Exercise task: Can you reproduce word for word the stretch of the records from the line containing "At what depth" through the line containing "Is the tree trunk at (77,375) further from the leafy", and nothing else?

═══ Material for this exercise

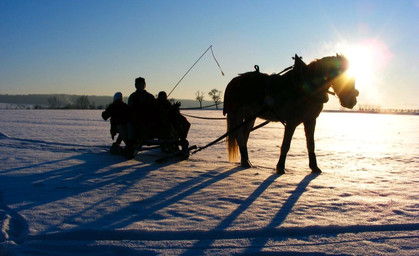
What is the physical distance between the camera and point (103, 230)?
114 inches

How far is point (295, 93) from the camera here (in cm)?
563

══════
═══ Material for this exercise

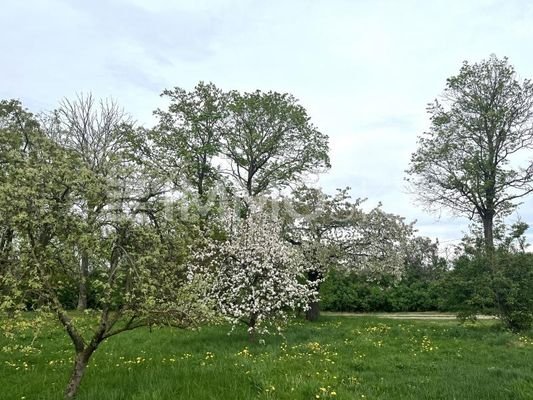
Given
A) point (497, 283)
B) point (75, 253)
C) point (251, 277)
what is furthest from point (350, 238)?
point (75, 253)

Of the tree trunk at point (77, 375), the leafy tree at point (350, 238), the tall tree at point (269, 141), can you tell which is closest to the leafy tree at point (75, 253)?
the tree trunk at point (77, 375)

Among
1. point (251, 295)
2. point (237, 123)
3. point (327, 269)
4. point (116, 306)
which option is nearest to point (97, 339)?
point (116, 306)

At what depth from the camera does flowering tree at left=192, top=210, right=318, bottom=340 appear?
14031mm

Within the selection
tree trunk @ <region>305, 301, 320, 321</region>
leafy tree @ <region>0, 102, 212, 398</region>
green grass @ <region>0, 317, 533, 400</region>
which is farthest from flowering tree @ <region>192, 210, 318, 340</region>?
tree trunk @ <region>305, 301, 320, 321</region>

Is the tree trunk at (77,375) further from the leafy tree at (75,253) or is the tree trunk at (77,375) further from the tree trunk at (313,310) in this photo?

══════

Answer in full:
At what depth from the camera does flowering tree at left=192, top=210, right=318, bottom=340 appear?
14031mm

Within the selection
tree trunk @ <region>305, 301, 320, 321</region>
leafy tree @ <region>0, 102, 212, 398</region>
green grass @ <region>0, 317, 533, 400</region>
which is farthest from flowering tree @ <region>192, 210, 318, 340</region>?
tree trunk @ <region>305, 301, 320, 321</region>

Is the tree trunk at (77,375) further from the leafy tree at (75,253) or is the tree trunk at (77,375) further from the tree trunk at (313,310) in this photo?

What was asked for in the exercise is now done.